Emmanuel Messas (Hôpital Européen Georges Pompidou, Paris, France) and colleagues report in JACC: Basic to Translational Science that pulsed cavitation ultrasound can be used to remotely soften degenerative calcified biosprosthetic valves and significantly improve the valve opening function. They say that this new non-invasive approach has the potential to improve the outcome of patients with severe bioprosthesis stenosis.
In this study, Messas et al examined the effects of pulsed cavitational ultrasound on human bioprosthetic heart valves that were removed from patients because they were heavily calcified and were non-functional. Pulsed cavitational ultrasound—also called histotripsy—uses short-pulses of focused high pressure ultrasound to soften biological tissue. The ultrasound is delivered by a transducer that can be placed outside of the body and directed in a focused manner to the area of interest.
The removed valves were surgically implanted in sheep or were studied in an experimental bath apparatus in order to examine the longer-term effects of pulsed cavitational ultrasound. The researchers found the pulsed cavitational ultrasound was able to soften the stiff calcified valves and improve the function, or opening, of the valves. The amount of stenosis, or lack of opening, of the calcified aortic valves decreased by about two-fold on average in both the animal model and the experimental apparatus.

● **AVAILABLE DATA**:

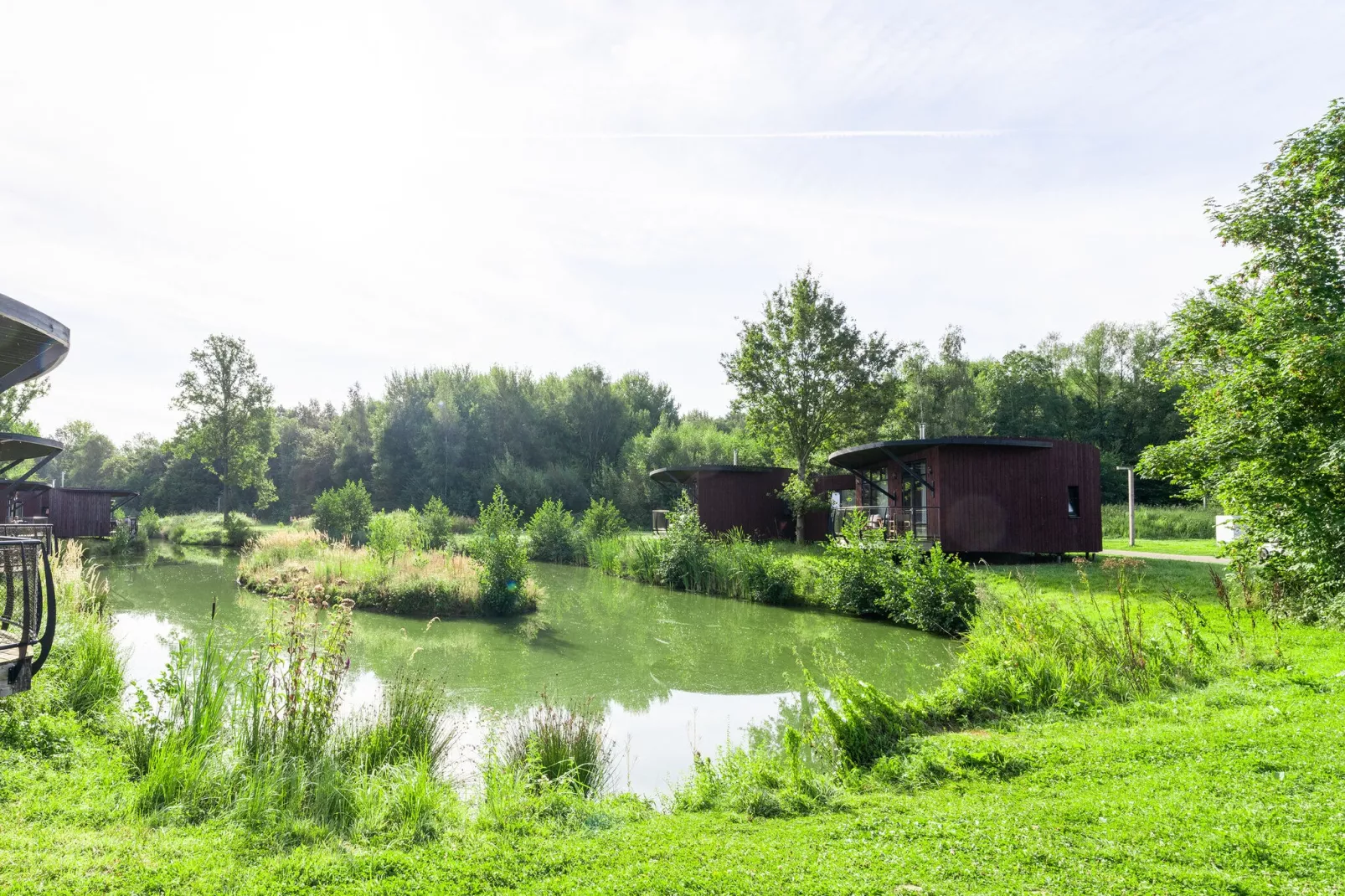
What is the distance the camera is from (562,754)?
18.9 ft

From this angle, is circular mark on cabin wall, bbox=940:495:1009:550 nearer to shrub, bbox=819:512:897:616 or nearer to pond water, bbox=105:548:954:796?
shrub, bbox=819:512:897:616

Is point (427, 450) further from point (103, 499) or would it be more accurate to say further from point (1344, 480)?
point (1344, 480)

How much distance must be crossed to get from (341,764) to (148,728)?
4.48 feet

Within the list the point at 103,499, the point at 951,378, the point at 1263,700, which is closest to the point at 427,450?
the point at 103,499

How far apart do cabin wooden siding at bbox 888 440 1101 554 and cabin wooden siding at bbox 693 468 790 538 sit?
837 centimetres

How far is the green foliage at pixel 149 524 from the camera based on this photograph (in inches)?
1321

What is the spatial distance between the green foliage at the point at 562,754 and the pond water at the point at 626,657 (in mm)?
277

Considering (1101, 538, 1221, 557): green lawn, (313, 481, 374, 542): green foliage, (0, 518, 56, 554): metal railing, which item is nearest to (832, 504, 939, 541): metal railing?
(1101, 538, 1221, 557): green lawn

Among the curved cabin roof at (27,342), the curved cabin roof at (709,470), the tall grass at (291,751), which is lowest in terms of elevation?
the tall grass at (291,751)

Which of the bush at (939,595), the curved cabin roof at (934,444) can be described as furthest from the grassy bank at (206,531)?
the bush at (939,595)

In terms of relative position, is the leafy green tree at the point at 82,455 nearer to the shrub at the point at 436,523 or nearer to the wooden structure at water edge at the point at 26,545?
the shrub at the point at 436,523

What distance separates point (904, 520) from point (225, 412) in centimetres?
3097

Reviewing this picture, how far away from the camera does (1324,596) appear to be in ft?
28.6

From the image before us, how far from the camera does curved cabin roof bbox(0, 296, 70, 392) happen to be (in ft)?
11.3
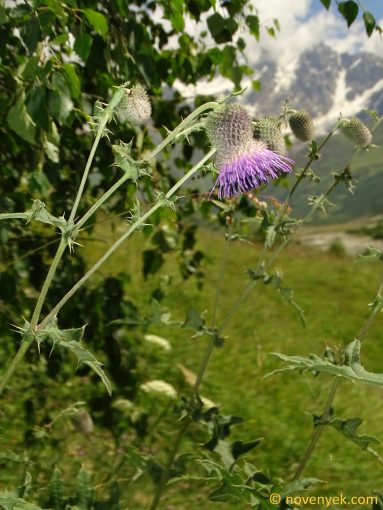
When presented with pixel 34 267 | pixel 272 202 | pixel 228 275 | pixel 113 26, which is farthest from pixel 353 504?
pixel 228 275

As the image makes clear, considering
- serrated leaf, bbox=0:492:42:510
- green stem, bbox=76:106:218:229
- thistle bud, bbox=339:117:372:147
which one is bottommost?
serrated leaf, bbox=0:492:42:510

● **DIRECTIONS**:
Please continue the report on using pulsed cavitational ultrasound to soften calcified bioprosthetic heart valves, starting after its last sentence.

● **RESULT FOR THIS EXERCISE**:
Messas says: “We believe that this novel ultrasound therapy could become a non-invasive therapeutic strategy in cardiology. This new non-invasive approach has the potential to improve the outcome of patients with severe calcified bioprosthesis stenosis by avoiding risky surgical or transcatheter reintervention.”
This study was designed as a proof of concept study and did not evaluate the potential risk of pulsed cavitational ultrasound causing pieces of the calcified aortic valve breaking off and causing an embolic stroke.